*Prompt:* Everything in the entries except the pictures must be duplicated exactly.

*Available data:*

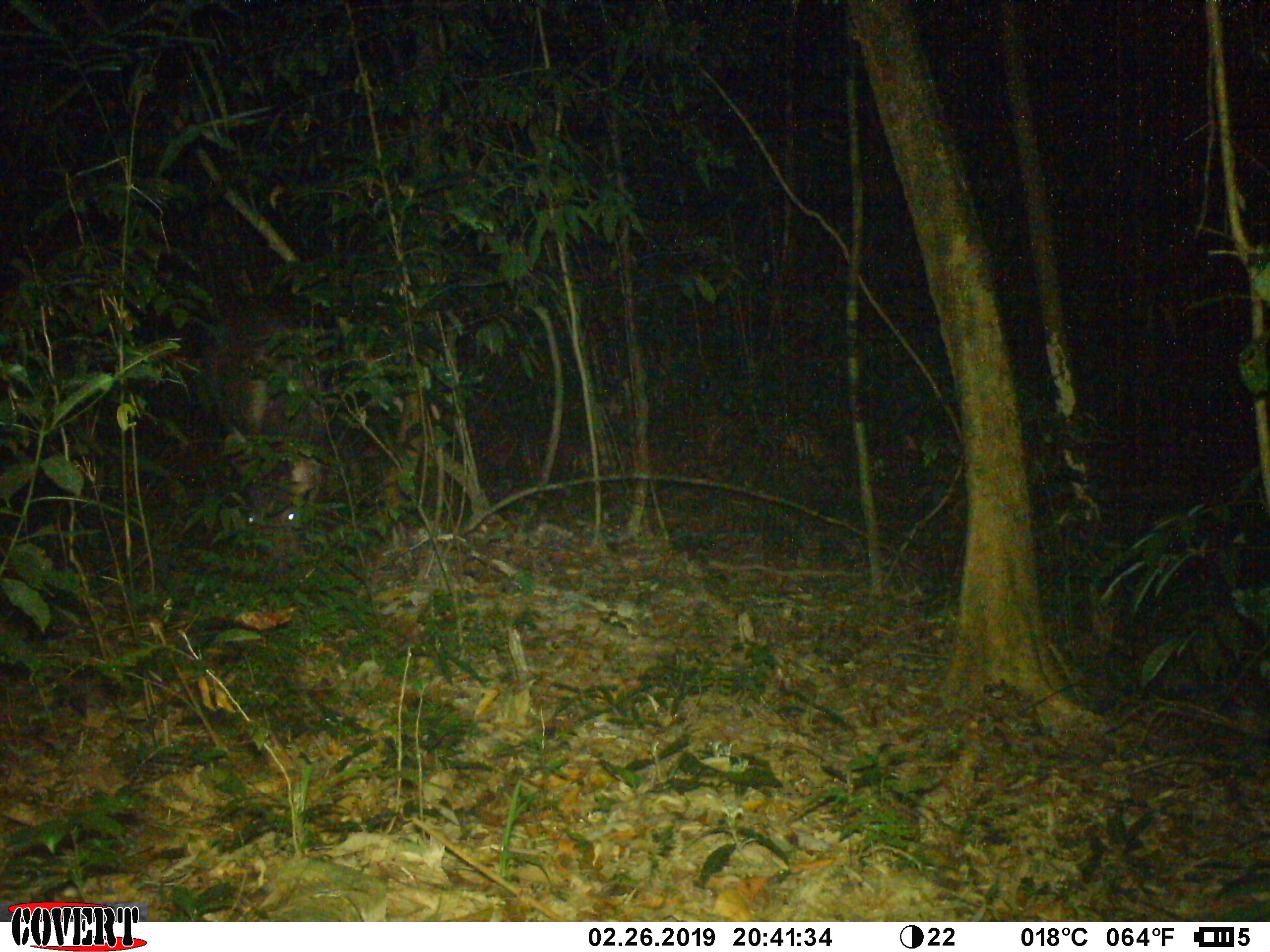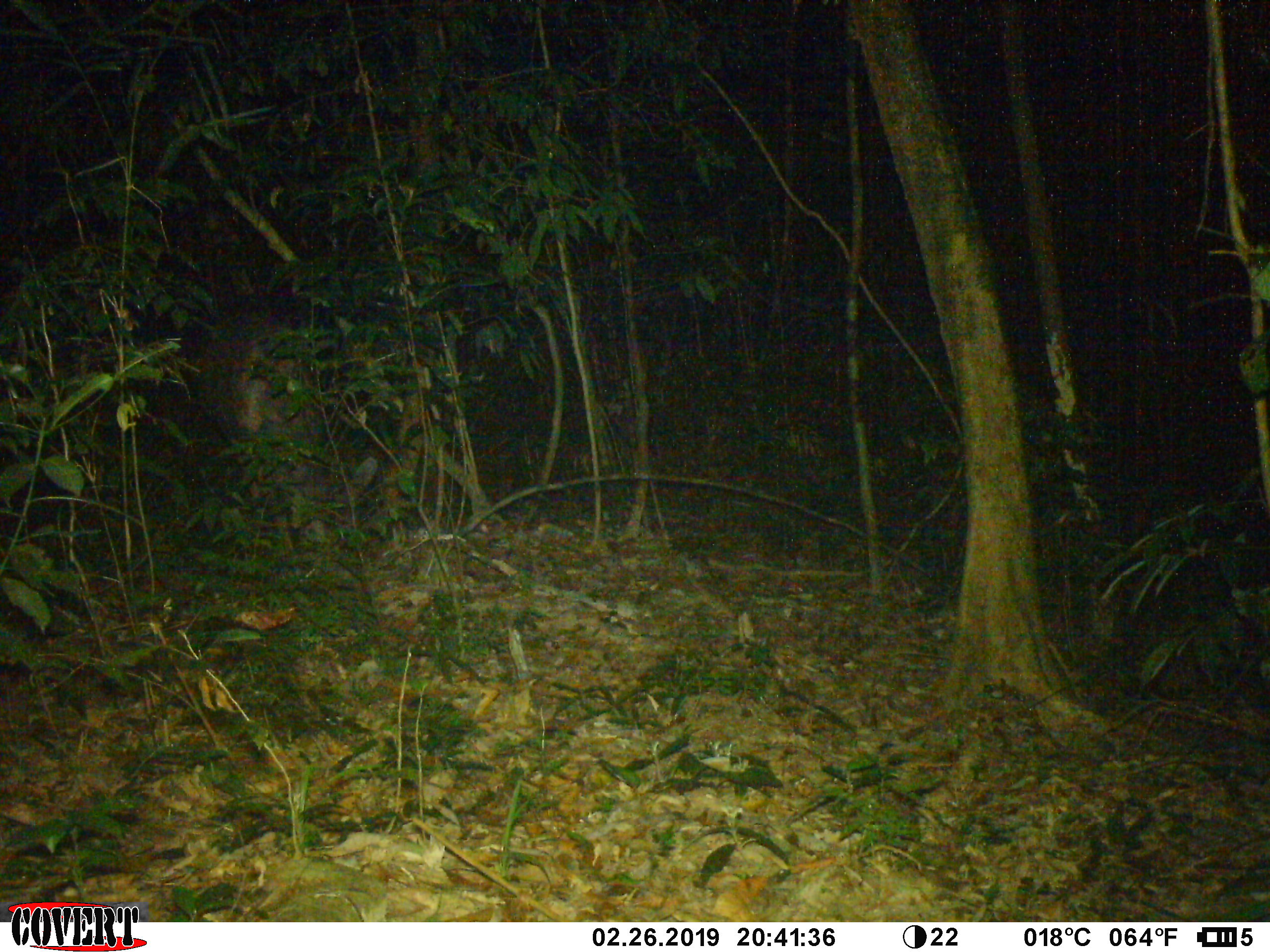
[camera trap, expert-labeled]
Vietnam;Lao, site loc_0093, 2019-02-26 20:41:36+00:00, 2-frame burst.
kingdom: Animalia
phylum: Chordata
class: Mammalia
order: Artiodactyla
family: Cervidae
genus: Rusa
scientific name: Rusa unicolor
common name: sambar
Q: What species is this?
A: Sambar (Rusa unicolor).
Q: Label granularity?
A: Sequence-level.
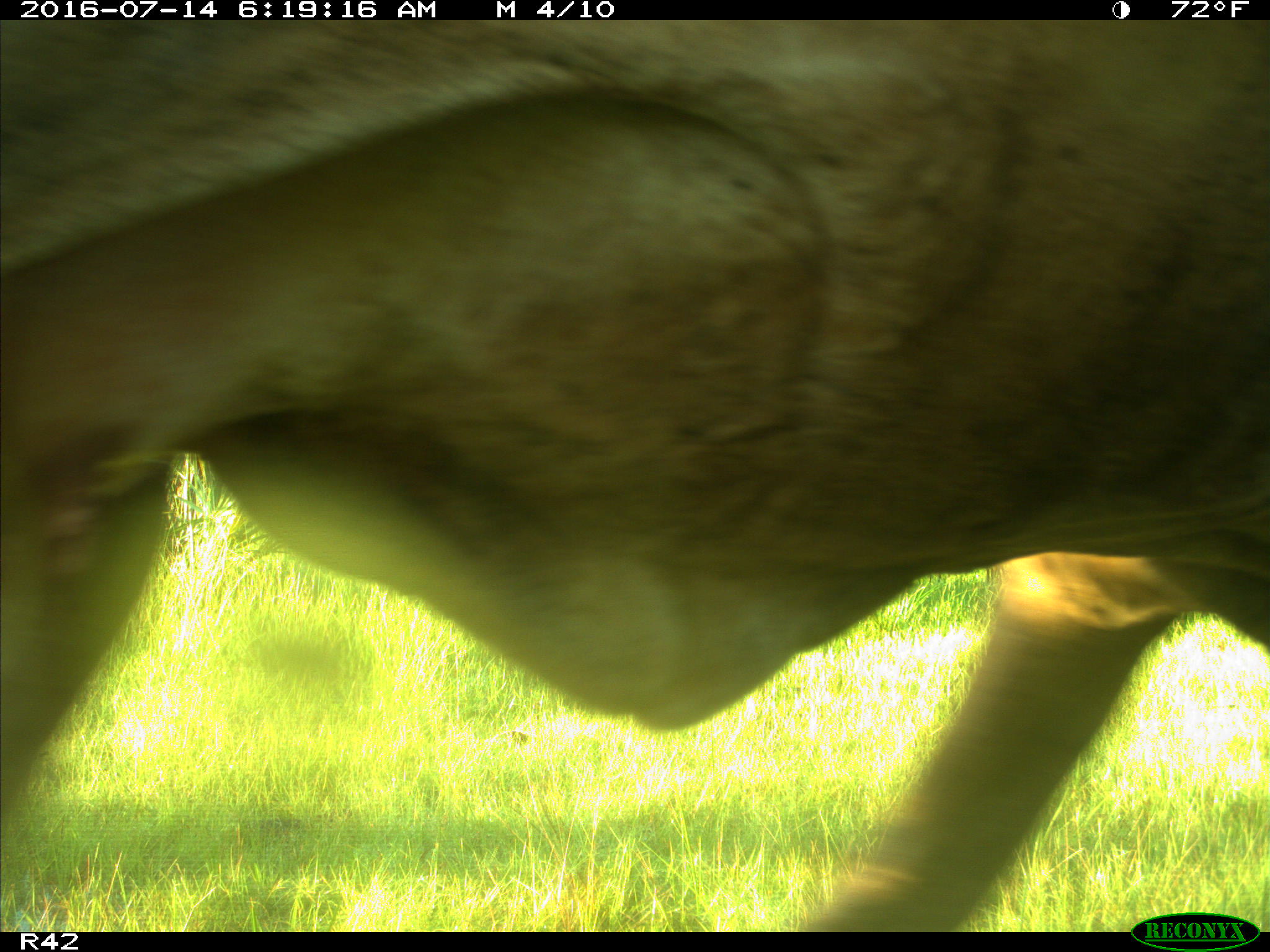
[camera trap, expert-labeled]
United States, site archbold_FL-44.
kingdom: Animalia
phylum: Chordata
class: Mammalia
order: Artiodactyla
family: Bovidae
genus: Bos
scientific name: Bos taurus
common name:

*The completed task:*
[camera trap, expert-labeled]
Vietnam;Lao, site loc_0093, 2019-02-26 20:41:36+00:00, 2-frame burst.
kingdom: Animalia
phylum: Chordata
class: Mammalia
order: Artiodactyla
family: Cervidae
genus: Rusa
scientific name: Rusa unicolor
common name: sambar
Q: What species is this?
A: Sambar (Rusa unicolor).
Q: Label granularity?
A: Sequence-level.
[camera trap, expert-labeled]
United States, site archbold_FL-44.
kingdom: Animalia
phylum: Chordata
class: Mammalia
order: Artiodactyla
family: Bovidae
genus: Bos
scientific name: Bos taurus
common name:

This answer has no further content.